One of the problems that people often encounter on their paths toward greater financial freedom is the inability to set achievable goals. When people focus on the wrong things or set goals that are too lofty, they may become discouraged and give up on their goals altogether.
Individuals need to approach their finances realistically and create a roadmap that gets them closer to their ultimate goals. For the vast majority of people, this will involve meeting some intermediary checkpoints along the way. These affirm that people are taking the right approach and making real progress.
Achieving these short-term goals makes individuals feel more empowered and steels them to work even more diligently toward their long-term objectives. Some tips to keep in mind when it comes to setting realistic goals include:
1. Take stock of the current situation.
Setting goals is overwhelming. Having more information makes it more feasible to set realistic expectations. Before setting any goals, it is critical for individuals to have a comprehensive perspective of their current financial health.
First, people should calculate their net worth by adding up their assets, such as savings, investments, and income. Then, they should subtract their debts, such as credit card balances, mortgages, and car loans. Some apps help people track these important numbers and get a real-time glimpse of their financial health.
Taking stock of the current situation also involves addressing potential shortcomings that must be considered before allocating any savings toward goals. For example, individuals should have a budget. That way, they know clearly how much they can save from month to month and identify potential places to reduce spending.
Also, everyone should have an emergency fund as a safety net for when the unexpected happens. In addition, individuals may want to focus on clearing their debt before embracing savings goals, especially if they have high-interest accounts like credit cards.
2. Understand the “why” behind goal-setting.
Once people have a comprehensive understanding of their current financial situations, they may have a better idea of what they need to do first. That may mean saving up an emergency fund or getting rid of credit card debt. However, getting motivated to meet these goals largely involves understanding why the goals are so important.
For example, having an emergency fund means that the mortgage or rent will continue to get paid even if someone loses employment. Keeping this in mind will motivate people to reach this goal. In the event that individuals have a lot of credit card debt, they should understand that paying it off means they can divert money paid on interest to something else, such as a vacation.
3. Make goals that are SMART.
The SMART framework should always be used to help set achievable goals. The acronym stands for specific, measurable, achievable, realistic, and timely.
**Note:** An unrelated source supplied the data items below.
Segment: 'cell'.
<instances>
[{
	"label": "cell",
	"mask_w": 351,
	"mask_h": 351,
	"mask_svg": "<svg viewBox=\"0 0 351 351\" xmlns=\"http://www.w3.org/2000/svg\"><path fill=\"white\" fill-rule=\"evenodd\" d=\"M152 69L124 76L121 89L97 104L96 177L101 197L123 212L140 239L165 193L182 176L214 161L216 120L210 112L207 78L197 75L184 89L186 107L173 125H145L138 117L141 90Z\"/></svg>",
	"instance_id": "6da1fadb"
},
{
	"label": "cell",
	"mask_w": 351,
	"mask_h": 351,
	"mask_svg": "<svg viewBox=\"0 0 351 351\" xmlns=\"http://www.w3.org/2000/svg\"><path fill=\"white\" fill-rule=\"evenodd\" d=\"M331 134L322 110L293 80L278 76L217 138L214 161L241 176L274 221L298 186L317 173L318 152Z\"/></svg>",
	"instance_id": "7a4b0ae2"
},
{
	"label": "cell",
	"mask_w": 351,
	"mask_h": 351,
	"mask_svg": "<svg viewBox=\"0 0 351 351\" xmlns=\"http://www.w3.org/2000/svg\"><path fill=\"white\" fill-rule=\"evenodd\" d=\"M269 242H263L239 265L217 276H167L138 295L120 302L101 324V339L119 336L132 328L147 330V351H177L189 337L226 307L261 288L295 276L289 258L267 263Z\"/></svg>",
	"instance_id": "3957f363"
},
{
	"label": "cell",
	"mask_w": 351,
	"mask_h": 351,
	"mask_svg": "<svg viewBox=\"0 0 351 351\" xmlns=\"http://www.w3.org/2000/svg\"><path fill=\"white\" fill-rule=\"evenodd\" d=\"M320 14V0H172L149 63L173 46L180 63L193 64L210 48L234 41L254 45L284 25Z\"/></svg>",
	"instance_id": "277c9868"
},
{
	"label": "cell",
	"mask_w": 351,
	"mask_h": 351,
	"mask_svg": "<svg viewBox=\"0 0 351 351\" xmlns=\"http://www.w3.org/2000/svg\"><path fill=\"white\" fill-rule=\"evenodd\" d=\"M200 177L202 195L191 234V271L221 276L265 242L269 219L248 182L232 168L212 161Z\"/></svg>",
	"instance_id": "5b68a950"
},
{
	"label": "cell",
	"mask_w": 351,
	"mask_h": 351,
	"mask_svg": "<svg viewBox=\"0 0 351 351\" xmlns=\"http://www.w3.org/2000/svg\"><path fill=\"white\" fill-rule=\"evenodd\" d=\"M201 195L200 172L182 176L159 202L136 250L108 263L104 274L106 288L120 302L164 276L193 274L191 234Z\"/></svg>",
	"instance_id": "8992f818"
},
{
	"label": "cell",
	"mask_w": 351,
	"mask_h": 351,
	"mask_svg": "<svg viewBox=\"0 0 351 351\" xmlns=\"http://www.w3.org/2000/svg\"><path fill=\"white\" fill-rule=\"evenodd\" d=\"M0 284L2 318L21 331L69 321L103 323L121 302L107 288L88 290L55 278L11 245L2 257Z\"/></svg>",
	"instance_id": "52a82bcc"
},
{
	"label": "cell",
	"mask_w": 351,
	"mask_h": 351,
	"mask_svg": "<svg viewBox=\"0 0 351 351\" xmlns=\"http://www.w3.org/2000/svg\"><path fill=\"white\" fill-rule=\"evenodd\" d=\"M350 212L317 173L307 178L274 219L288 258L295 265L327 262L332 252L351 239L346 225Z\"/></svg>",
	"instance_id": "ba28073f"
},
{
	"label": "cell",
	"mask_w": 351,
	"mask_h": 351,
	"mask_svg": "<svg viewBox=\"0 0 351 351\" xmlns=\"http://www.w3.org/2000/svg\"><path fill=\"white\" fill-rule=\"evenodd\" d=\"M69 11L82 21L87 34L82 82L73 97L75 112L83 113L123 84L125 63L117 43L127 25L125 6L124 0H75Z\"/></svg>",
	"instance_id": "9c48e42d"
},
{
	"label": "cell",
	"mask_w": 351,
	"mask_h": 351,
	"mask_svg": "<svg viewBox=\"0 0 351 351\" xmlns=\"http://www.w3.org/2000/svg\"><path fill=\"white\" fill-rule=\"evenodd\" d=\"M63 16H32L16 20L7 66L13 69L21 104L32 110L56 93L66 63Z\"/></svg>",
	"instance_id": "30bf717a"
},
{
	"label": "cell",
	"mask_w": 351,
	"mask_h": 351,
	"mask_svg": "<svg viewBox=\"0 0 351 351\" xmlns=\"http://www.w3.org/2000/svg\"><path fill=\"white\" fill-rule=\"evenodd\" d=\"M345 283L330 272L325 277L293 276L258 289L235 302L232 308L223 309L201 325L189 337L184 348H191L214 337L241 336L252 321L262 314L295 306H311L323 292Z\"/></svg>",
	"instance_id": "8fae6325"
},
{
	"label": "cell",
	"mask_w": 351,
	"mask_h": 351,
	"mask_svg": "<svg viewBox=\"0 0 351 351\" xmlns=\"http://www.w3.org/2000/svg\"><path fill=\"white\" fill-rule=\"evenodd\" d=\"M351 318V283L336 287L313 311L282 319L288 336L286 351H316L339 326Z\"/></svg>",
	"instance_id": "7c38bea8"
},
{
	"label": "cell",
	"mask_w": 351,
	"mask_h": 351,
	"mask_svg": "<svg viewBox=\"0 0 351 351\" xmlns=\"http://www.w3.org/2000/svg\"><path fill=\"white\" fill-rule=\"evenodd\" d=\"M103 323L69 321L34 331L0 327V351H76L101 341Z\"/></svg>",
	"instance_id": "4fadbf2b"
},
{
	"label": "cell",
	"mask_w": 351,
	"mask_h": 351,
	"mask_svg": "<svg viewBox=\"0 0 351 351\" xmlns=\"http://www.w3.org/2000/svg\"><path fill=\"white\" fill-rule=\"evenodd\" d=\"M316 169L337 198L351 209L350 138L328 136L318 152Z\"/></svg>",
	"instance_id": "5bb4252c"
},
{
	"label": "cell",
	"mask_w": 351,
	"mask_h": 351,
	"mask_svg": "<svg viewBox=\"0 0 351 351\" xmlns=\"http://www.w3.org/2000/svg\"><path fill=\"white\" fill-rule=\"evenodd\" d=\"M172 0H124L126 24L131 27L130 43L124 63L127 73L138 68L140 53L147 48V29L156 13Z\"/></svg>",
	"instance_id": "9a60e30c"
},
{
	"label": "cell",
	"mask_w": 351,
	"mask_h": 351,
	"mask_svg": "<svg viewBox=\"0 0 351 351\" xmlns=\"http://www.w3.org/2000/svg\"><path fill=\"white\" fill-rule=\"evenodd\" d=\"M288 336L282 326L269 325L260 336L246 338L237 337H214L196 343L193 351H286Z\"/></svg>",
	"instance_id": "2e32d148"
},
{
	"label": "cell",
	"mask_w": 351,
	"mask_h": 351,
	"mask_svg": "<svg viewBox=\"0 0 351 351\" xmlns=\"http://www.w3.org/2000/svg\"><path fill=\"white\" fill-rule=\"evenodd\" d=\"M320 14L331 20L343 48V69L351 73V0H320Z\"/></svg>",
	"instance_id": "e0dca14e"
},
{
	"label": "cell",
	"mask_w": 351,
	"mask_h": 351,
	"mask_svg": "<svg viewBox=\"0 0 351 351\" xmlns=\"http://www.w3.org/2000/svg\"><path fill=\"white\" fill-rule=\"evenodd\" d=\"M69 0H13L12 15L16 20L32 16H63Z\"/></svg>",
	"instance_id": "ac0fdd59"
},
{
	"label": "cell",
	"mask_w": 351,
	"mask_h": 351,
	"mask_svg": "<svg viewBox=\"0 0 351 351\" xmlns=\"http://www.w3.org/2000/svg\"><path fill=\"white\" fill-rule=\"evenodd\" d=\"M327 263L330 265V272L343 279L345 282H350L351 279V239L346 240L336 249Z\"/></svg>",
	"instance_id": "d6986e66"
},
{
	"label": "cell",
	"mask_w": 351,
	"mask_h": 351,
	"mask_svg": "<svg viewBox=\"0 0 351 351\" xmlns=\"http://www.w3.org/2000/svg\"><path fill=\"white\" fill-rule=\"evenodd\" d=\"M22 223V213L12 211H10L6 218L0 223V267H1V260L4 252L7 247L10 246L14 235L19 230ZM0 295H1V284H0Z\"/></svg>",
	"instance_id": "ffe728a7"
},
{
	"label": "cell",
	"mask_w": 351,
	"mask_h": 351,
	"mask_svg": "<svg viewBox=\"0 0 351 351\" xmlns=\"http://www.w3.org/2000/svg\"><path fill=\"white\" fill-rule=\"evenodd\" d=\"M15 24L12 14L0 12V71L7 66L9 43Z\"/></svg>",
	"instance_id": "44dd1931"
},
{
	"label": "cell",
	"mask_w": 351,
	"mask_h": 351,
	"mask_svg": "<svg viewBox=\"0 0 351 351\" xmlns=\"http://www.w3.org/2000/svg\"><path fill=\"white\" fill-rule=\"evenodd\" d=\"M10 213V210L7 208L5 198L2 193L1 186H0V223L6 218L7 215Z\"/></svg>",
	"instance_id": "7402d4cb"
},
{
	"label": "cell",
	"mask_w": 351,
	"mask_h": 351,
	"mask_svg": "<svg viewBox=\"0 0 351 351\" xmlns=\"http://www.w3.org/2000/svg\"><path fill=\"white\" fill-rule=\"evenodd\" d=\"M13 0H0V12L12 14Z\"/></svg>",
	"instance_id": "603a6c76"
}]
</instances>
These are the attributes that make a goal worthwhile.
Importantly, this step cannot be completed until a budget has been created and people know how much they will be able to save in the coming months. Each goal needs to have a very specific purpose.
Examples include paying for a wedding or getting a credit card paid down to zero. There should also be a clear way to track progress, such as establishing a savings account made specifically for the goal or credit card statements.
Having a budget allows individuals to estimate the time that it will take to reach the goal. Sometimes, saving enough for the desired wedding in a year is not feasible, but it could be possible in 18 months. Knowing this upfront helps with overall planning.
Creating goals according to the SMART paradigm can also help individuals identify strategies for helping to achieve them. For example, individuals may choose to utilize automated savings or balance transfers to a low-interest account.
4. Create some form of accountability.
Ultimately, individuals need to hold themselves responsible for achieving their financial goals. However, it is a good idea to create some form of accountability. At the very least, individuals should write down their goals, and identify a strategic plan for reaching them.
Ideally, individuals can discuss their goals with friends or family who can check in with them and help measure progress. This system helps because it can keep people on the right track, even when they feel like they are not making progress. Sometimes, it makes sense to discuss goals with professionals, especially when it comes to saving for retirement or making investments.
Accountability involves checking in with goals along the way. For long-term goals, it makes sense to set benchmarks or break them up into short-term objectives. Then, individuals have a sense of accomplishment once they reach those short-term goals.
Celebrating achievement is important for maintaining morale during the process of achieving goals. Checking in on goals is also important because it gives people a chance to reconsider their goals and make changes when necessary. Goals can change, as can personal situations, so it is important to reassess periodically.